# TASKS TO CARRY OUT:
**A.** In the battery patent text, which element is given as an example of a substitute for part of the nickel in lithiated nickel dioxide?
**B.** Pick up the battery patent text after its last sentence and write the next part.

::: TEXT PROVIDED :::

Active material for non-aqueous secondary battery, and...

Details Active material for non-aqueous secondary battery, and... Active material for non-aqueous secondary battery, and...

2000-10-18

2004-05-04

Kalafut, Stephen (Department: 1745)

Chemistry: electrical current producing apparatus, product, and

Current producing cell, elements, subcombinations and...

Electrode

C029S623100, C429S223000, C429S224000, C429S231100, C429S231950

Reexamination Certificate

active

06730435

ABSTRACT:

BACKGROUND OF THE INVENTION
1. Field of the Invention
The present invention relates to an active material for non-aqueous secondary battery, and a non-aqueous secondary battery using the same.
2. Description of the Related Art
With the rapid advance of portable and cordless electronic equipment, non-aqueous secondary batteries which can realize smaller size, lighter weight and larger capacity compared with conventional secondary batteries have been developed. Among them, a lithium secondary battery is already put to practical use as power sources; for a portable telephone and a notebook personal computer. Batteries of large size and high output have also been studied as power sources for electric vehicles. Since a non-aqueous electrolyte solution dissolving a supporting salt in a flammable organic solvent; and a flammable polymer electrolyte are used for a non-aqueous secondary battery, needs of safety securing means are increasing along with the tendency of batteries having higher energy density and larger size. Development of an active material having improved safety while maintaining high performance has been earnestly required.
As a method for improving the safety of an active material, studies have been performed actively, for example, a part of nickel of lithiated nickel dioxide used for a cathode is substituted by other element, such as aluminum, and although the safety is improved, there has been a problem of capacity falling.
Moreover, studies for improving the safety of a large-sized battery have been conducted, with using spinel type lithium manganese oxide which is a material having high safety as a cathode active material. However, in case of spinel type lithium manganese oxide, when the charging/discharging at a high temperature is repeated, the capacity falling occurs quickly, namely, there is a problem that a high-temperature cycle characteristic is inferior. In order to improve this point, lithium rich composition (Li/Mn>0.5) or substitution of a part of manganese by other element, such as chromium, is studied, but it results to reduce the already small capacity of 4V region further, thus, the coexistence of the safety and the battery performance is difficult.
The object of the present invention is to solve the above-mentioned problem, and to provide an active material for non-aqueous secondary battery having improved safety with maintaining the capacity and the cycle characteristic, and a non-aqueous secondary battery using the same.

::: EXERCISE DATA :::

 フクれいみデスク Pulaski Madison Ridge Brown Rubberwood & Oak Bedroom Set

:::
::: EXERCISE DATA :::

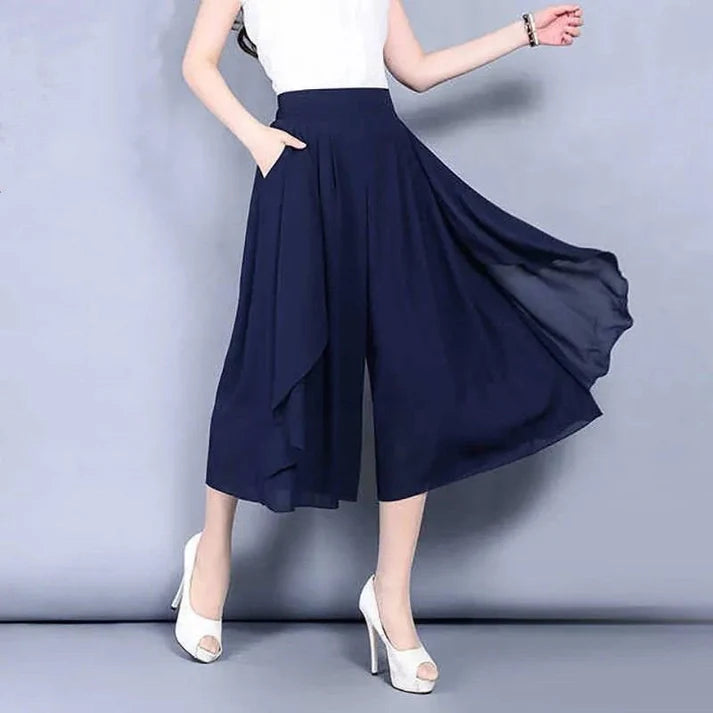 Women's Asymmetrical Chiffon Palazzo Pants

:::
::: EXERCISE DATA :::

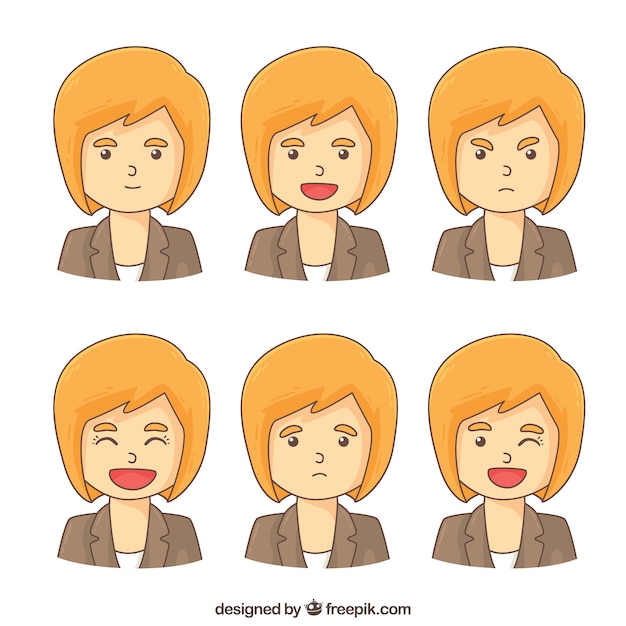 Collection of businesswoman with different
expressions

:::

# WRITTEN ANSWERS:
**A.** Aluminum.

**B.**
SUMMARY OF THE INVENTION
As a result of extensive studies, the present inventors have found that an active material for non-aqueous secondary battery having improved safety with maintaining the capacity and the cycle characteristic can be obtained by that: the active material is an active material that can be doped/undoped with an alkali metal ion; the active material is a compound particle comprising three or more of constituting elements; and the active material has a region where concentration of one constituting element selected from a specific group is decreasing continuously in the direction of from the particle surface to the particle core; and the ratio of the mean width of this region towards the depth direction to the mean radius of the particle is in a specific range, and accomplished the present invention.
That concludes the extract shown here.